---------- Listed records ----------
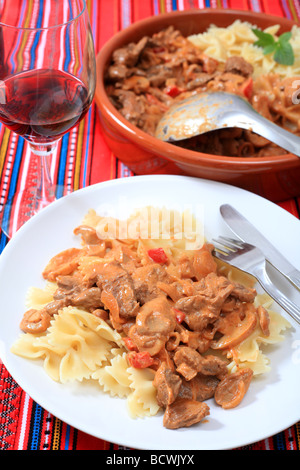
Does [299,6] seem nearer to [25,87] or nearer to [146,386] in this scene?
[25,87]

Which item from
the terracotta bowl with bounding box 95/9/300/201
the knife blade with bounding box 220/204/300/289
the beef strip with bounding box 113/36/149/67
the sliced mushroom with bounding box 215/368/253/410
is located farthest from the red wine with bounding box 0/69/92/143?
the sliced mushroom with bounding box 215/368/253/410

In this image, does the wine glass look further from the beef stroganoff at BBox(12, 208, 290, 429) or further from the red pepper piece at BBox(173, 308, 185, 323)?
the red pepper piece at BBox(173, 308, 185, 323)

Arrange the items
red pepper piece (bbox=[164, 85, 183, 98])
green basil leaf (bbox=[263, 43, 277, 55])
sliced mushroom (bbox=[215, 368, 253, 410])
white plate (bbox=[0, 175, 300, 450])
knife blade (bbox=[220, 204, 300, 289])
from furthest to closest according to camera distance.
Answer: green basil leaf (bbox=[263, 43, 277, 55]), red pepper piece (bbox=[164, 85, 183, 98]), knife blade (bbox=[220, 204, 300, 289]), sliced mushroom (bbox=[215, 368, 253, 410]), white plate (bbox=[0, 175, 300, 450])

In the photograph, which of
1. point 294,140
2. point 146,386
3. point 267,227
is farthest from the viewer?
point 294,140

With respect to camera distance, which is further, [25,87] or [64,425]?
[25,87]

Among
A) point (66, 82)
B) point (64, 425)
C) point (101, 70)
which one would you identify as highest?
point (66, 82)

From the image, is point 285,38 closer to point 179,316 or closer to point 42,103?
point 42,103

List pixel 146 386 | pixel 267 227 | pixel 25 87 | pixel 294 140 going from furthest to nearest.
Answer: pixel 294 140, pixel 267 227, pixel 25 87, pixel 146 386

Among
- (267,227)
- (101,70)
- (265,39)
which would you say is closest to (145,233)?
(267,227)

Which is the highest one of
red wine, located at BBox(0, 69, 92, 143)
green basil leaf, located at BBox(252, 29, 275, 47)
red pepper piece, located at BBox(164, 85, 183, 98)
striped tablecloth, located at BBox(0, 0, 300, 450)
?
red wine, located at BBox(0, 69, 92, 143)
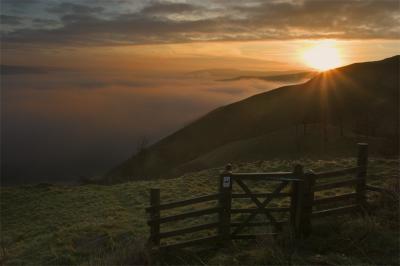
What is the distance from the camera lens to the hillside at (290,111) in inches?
3681

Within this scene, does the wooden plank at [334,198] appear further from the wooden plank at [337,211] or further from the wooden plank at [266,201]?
the wooden plank at [266,201]

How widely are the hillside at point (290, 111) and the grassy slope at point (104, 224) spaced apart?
Result: 55591mm

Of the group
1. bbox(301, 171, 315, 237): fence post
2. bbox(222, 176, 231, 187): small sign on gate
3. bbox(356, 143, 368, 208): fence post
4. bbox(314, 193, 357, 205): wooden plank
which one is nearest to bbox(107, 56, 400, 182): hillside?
bbox(356, 143, 368, 208): fence post

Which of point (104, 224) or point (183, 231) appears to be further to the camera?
point (104, 224)

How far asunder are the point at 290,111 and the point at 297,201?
4578 inches

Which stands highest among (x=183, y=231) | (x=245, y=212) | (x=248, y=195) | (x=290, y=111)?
(x=290, y=111)

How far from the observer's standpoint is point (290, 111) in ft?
407

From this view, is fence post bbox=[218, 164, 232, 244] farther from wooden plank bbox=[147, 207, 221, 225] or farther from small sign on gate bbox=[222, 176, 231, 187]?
wooden plank bbox=[147, 207, 221, 225]

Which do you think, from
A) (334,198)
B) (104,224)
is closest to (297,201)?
(334,198)

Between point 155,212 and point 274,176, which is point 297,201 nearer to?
point 274,176

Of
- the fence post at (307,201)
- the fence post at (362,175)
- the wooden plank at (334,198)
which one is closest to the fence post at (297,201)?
the fence post at (307,201)

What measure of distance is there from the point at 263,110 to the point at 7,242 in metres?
118

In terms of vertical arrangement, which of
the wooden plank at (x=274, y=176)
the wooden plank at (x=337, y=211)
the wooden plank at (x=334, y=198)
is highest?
the wooden plank at (x=274, y=176)

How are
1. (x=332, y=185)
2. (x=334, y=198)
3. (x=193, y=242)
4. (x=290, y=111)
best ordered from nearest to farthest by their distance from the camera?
(x=193, y=242)
(x=332, y=185)
(x=334, y=198)
(x=290, y=111)
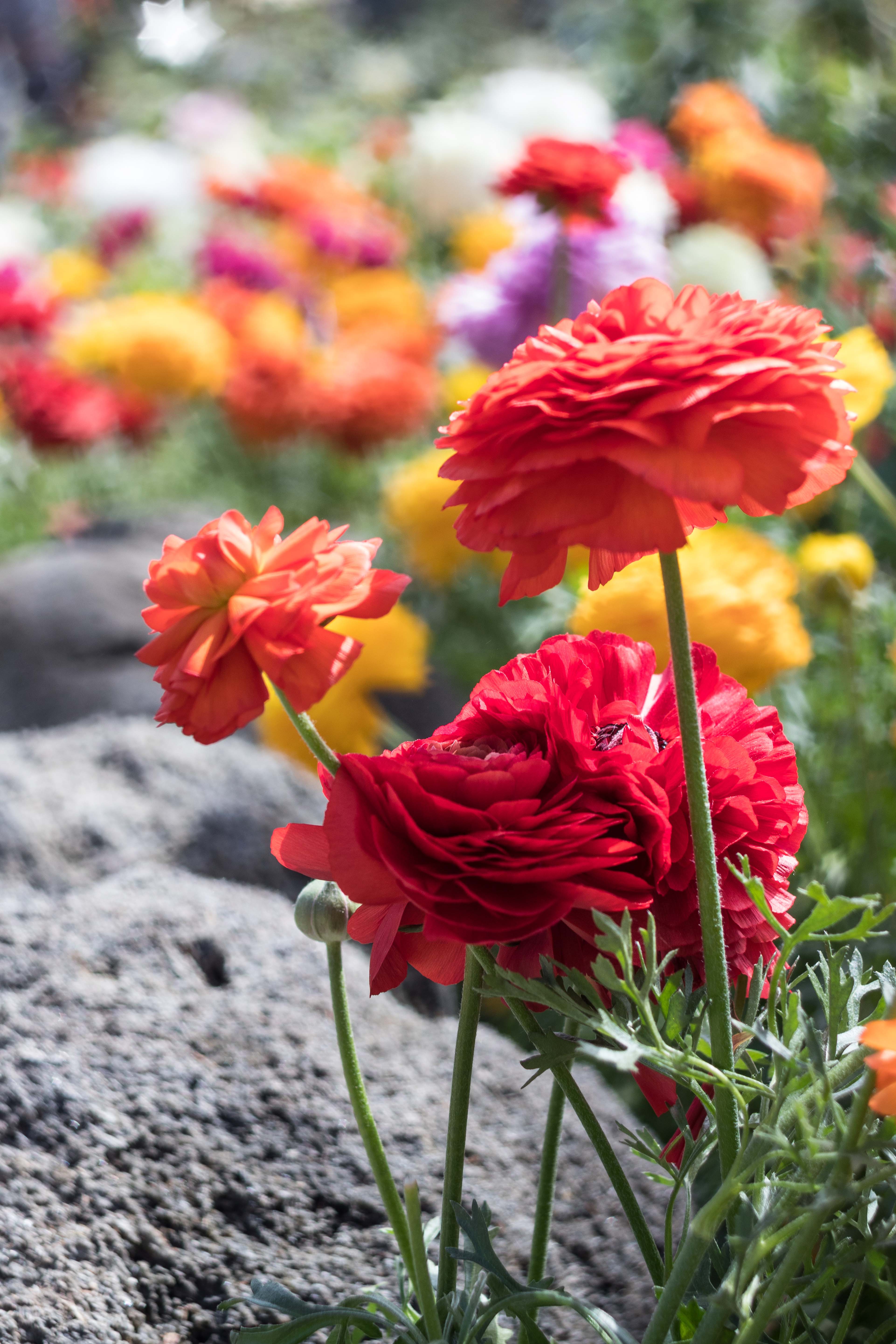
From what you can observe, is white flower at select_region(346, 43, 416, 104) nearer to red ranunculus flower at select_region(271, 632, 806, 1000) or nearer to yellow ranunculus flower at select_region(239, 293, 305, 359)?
yellow ranunculus flower at select_region(239, 293, 305, 359)

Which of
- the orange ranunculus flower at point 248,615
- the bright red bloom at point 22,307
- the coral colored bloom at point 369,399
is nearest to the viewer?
the orange ranunculus flower at point 248,615

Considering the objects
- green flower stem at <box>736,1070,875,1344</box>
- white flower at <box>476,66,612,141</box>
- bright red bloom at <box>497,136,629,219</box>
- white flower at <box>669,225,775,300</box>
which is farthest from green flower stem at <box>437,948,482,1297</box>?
Result: white flower at <box>476,66,612,141</box>

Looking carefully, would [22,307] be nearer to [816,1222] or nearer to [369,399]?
[369,399]

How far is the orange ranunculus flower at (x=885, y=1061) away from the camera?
1.16 ft

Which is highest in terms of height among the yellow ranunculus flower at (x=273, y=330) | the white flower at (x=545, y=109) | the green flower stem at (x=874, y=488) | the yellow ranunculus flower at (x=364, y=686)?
the white flower at (x=545, y=109)

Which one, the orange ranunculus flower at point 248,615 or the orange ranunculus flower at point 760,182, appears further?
the orange ranunculus flower at point 760,182

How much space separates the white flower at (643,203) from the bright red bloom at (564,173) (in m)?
0.33

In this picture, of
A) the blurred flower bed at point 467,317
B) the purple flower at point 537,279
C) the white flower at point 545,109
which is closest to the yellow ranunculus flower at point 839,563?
the blurred flower bed at point 467,317

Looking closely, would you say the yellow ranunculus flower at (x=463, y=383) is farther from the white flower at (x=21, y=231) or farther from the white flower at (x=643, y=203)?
the white flower at (x=21, y=231)

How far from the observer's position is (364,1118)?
57cm

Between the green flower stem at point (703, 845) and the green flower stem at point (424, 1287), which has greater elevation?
the green flower stem at point (703, 845)

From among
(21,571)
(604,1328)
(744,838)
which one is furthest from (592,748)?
(21,571)

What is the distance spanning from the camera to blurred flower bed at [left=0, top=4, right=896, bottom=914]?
1.25 meters

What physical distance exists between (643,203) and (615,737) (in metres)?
1.70
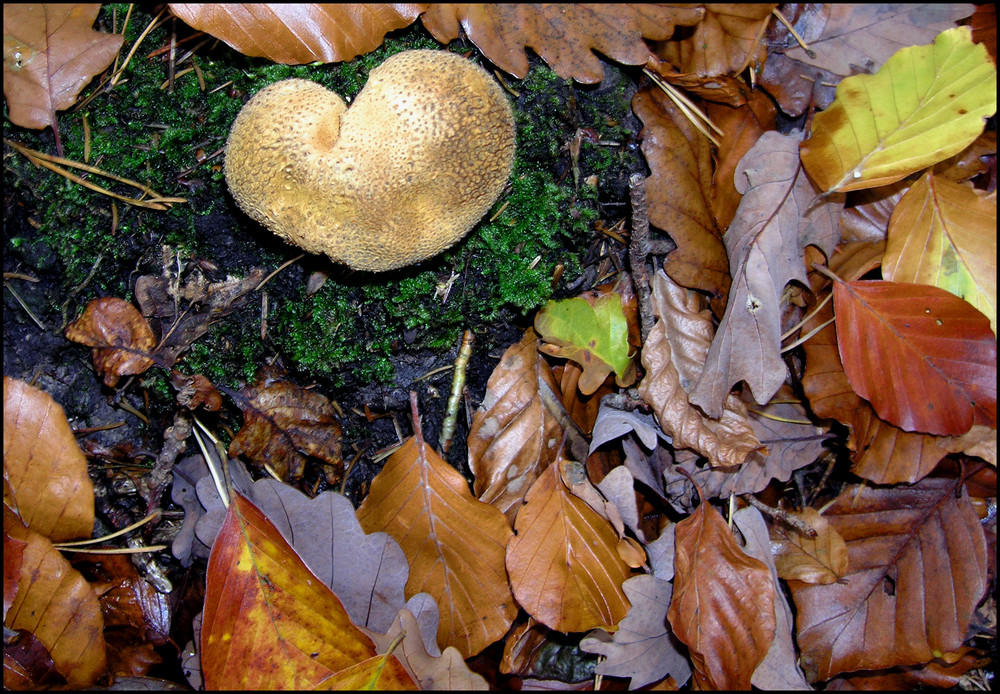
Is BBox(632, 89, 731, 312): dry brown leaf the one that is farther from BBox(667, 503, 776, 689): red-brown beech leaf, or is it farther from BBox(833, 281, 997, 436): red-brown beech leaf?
BBox(667, 503, 776, 689): red-brown beech leaf

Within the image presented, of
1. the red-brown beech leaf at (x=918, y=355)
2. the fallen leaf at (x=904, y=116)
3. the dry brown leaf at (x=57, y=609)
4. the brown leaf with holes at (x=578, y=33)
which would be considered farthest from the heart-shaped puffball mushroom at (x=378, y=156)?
the red-brown beech leaf at (x=918, y=355)

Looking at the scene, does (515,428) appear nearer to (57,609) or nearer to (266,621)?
(266,621)

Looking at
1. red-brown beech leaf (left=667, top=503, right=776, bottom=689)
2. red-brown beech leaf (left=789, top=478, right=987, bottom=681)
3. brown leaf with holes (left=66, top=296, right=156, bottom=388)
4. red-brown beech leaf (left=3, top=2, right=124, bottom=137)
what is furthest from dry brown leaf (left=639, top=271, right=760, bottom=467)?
red-brown beech leaf (left=3, top=2, right=124, bottom=137)

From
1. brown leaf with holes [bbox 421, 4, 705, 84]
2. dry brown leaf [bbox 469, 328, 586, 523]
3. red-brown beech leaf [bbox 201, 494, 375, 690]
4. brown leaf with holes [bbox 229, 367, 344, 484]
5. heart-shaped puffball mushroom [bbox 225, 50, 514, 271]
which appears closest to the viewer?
heart-shaped puffball mushroom [bbox 225, 50, 514, 271]

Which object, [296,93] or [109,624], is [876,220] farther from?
[109,624]

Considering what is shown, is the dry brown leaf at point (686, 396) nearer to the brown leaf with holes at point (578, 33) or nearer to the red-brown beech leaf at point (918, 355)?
the red-brown beech leaf at point (918, 355)

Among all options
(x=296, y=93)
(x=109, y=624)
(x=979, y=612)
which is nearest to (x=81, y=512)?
(x=109, y=624)
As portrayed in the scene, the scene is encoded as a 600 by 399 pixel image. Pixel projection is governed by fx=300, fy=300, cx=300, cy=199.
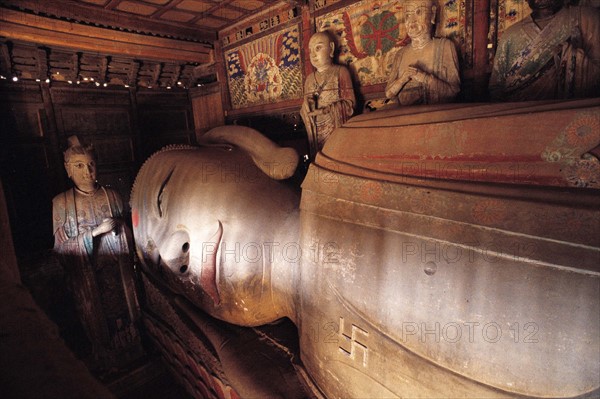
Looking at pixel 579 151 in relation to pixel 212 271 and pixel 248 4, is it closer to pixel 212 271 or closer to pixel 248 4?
pixel 212 271

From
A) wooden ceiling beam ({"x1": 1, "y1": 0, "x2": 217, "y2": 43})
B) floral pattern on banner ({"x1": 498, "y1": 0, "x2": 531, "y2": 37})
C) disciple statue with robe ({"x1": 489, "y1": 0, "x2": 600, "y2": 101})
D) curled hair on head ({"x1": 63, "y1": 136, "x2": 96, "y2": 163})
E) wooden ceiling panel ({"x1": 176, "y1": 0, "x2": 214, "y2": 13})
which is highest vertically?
wooden ceiling panel ({"x1": 176, "y1": 0, "x2": 214, "y2": 13})

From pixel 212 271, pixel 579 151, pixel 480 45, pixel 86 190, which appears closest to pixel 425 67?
pixel 480 45

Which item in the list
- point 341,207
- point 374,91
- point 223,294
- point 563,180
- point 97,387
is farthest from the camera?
point 374,91

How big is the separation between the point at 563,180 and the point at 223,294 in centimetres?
195

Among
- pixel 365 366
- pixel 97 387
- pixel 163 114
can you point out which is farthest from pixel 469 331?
pixel 163 114

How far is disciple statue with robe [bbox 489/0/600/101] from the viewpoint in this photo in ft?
6.62

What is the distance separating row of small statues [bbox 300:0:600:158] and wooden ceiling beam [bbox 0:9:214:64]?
12.9ft

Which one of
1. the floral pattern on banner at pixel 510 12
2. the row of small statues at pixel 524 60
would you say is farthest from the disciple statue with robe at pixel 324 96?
the floral pattern on banner at pixel 510 12

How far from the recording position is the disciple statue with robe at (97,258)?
9.57 ft

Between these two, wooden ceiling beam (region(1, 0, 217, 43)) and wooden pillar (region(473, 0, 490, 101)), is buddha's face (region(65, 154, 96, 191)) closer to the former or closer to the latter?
wooden ceiling beam (region(1, 0, 217, 43))

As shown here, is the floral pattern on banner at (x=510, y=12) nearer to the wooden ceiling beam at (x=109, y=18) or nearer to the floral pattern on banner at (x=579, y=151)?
the floral pattern on banner at (x=579, y=151)

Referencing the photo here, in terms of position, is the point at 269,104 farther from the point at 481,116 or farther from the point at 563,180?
the point at 563,180

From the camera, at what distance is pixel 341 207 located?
1.59 m

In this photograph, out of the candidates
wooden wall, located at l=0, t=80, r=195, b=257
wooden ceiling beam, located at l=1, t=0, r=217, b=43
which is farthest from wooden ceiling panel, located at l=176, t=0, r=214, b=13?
→ wooden wall, located at l=0, t=80, r=195, b=257
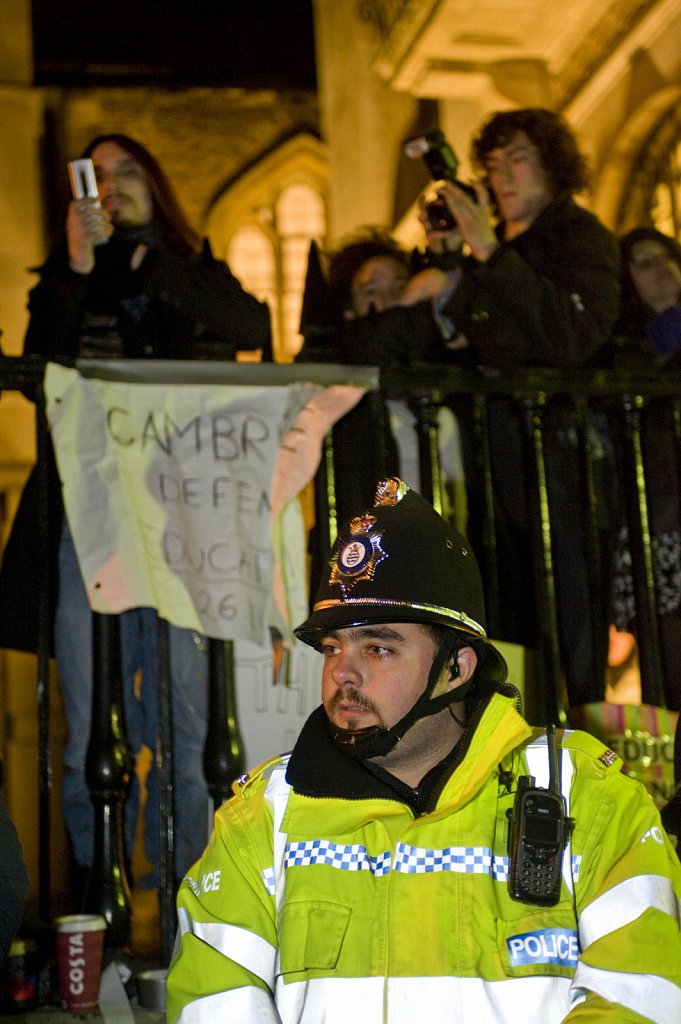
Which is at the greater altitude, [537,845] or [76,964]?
[537,845]

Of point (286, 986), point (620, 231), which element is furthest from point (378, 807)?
point (620, 231)

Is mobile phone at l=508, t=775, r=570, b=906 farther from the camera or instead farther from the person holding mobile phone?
the camera

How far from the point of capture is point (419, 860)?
8.83 ft

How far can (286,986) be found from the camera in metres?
2.67

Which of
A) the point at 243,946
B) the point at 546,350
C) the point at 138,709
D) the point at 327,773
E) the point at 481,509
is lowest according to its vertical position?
the point at 243,946

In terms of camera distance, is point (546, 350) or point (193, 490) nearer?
point (193, 490)

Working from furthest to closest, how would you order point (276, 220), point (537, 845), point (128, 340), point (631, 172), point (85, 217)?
1. point (276, 220)
2. point (631, 172)
3. point (128, 340)
4. point (85, 217)
5. point (537, 845)

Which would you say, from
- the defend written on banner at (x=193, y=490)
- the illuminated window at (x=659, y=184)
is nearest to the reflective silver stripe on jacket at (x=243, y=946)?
the defend written on banner at (x=193, y=490)

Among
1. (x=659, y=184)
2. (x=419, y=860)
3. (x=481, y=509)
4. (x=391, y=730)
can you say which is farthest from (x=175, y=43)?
(x=419, y=860)

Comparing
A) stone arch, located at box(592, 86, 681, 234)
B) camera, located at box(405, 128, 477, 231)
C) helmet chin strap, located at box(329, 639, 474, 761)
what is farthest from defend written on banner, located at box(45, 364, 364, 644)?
stone arch, located at box(592, 86, 681, 234)

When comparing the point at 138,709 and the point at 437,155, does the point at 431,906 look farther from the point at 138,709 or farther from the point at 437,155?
the point at 437,155

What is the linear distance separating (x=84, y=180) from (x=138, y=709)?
1.84m

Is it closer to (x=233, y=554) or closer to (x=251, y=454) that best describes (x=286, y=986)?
(x=233, y=554)

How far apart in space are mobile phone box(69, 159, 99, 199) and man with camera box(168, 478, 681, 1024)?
2.04 m
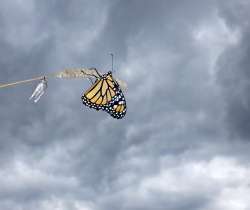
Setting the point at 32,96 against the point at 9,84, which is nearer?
the point at 9,84

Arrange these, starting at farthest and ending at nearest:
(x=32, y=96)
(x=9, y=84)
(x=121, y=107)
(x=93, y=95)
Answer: (x=121, y=107), (x=93, y=95), (x=32, y=96), (x=9, y=84)

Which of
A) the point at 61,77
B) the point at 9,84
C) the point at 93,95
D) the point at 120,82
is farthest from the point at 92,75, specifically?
the point at 93,95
----------
[Objective]
Please retype, exactly and with the pictures left out, the lines from the line containing "How far apart" through the last line of the records above.

[Task answer]
How far apart in space are mobile phone box(69, 159, 99, 199) and man with camera box(168, 478, 681, 1024)?
2.04 m
Setting the point at 32,96 against the point at 9,84, which is nearer?
the point at 9,84

Arrange these, starting at farthest and ending at nearest:
(x=32, y=96)
(x=9, y=84)
(x=121, y=107)
(x=93, y=95)
Answer: (x=121, y=107), (x=93, y=95), (x=32, y=96), (x=9, y=84)

Which of
A) the point at 61,77
B) the point at 9,84
C) the point at 93,95
D) the point at 120,82
is farthest from the point at 92,75, specifically?
the point at 93,95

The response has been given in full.